#### What you should do
Copy the text of each record below word for word, leaving out the pictures.

#### Dataset
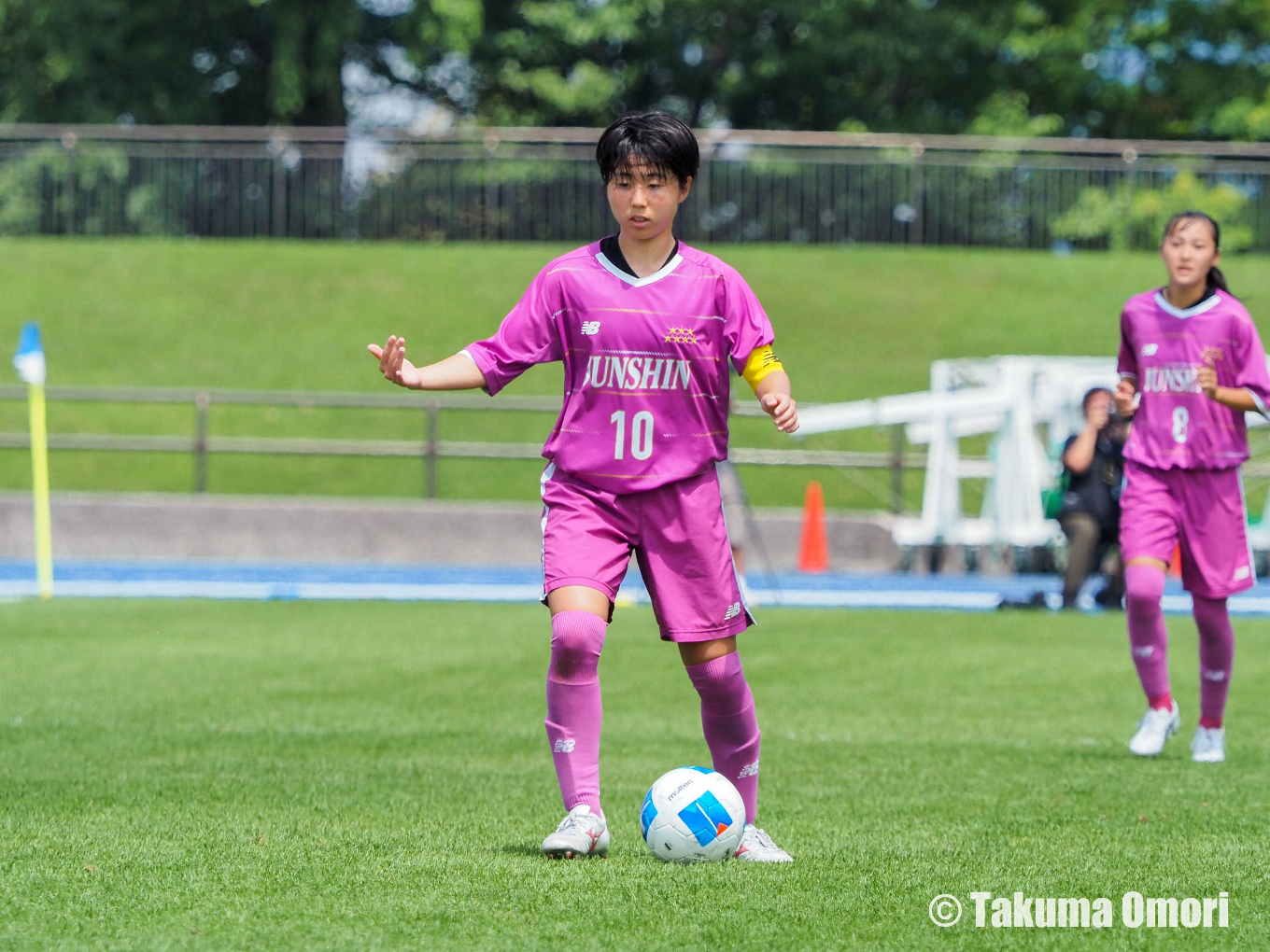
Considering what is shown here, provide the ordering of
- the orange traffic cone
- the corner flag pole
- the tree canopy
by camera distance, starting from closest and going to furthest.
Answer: the corner flag pole
the orange traffic cone
the tree canopy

#### Answer to this task
Considering what is shown here, provide the ordering of
- the orange traffic cone
- the corner flag pole
- the tree canopy
by camera distance, starting from closest and going to furthest.
Answer: the corner flag pole
the orange traffic cone
the tree canopy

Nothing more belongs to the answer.